* PROBLEMS TO WORK ON
A – From the counting problem, copy out the passage starting with "Given a sorted" and going on through "array, return 0.".
B – In the counting problem, what should be returned if the target is not found in the array?
C – For each statement, say whether it agrees with the counting problem, answering yes or no and quoting the words that decide it: (i) The input array is sorted. (ii) The required run time is O(n). (iii) For [5, 7, 7, 8, 8, 10] and target value 8, the expected result is 2.

* SELECTED EXTRACT
Given a sorted array of integers, find the number of occurrences of a given target value. Your algorithm’s run time complexity must be in the order of O(log n). If the target is not found in the array, return 0.
**Example : **
Given [5, 7, 7, 8, 8, 10] and target value 8, return 2.
**Example : **
Given [5, 7, 7, 8, 8, 10] and target value 8, return 2.

* DATASET RECORDS
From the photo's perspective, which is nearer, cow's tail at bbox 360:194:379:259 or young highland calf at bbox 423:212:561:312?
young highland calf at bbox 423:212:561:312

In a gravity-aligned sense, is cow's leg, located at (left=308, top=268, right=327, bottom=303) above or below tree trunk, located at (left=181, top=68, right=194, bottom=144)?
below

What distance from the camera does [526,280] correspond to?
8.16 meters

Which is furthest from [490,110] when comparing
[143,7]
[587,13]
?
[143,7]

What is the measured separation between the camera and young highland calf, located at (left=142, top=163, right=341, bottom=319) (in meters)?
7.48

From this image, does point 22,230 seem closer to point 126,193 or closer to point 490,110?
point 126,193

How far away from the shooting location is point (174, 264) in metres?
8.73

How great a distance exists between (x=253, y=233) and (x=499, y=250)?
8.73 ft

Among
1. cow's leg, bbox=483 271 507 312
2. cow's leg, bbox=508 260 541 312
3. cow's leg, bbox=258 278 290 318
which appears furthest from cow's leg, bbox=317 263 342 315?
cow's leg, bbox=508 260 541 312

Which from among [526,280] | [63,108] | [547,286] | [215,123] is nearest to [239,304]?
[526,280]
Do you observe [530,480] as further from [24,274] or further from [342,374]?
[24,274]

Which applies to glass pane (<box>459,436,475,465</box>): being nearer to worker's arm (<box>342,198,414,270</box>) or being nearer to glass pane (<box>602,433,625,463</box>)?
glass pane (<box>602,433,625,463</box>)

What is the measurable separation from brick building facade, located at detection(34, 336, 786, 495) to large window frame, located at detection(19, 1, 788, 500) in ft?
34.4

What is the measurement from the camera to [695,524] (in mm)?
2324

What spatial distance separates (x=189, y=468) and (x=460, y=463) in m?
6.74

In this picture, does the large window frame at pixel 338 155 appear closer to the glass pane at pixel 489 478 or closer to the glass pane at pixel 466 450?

* SOLUTIONS FOR EACH TASK
A –
Given a sorted array of integers, find the number of occurrences of a given target value. Your algorithm’s run time complexity must be in the order of O(log n). If the target is not found in the array, return 0.

B – 0

C –
(i) Yes: "Given a sorted array of integers"
(ii) No: "must be in the order of O(log n)"
(iii) Yes: "Given [5, 7, 7, 8, 8, 10] and target value 8, return 2."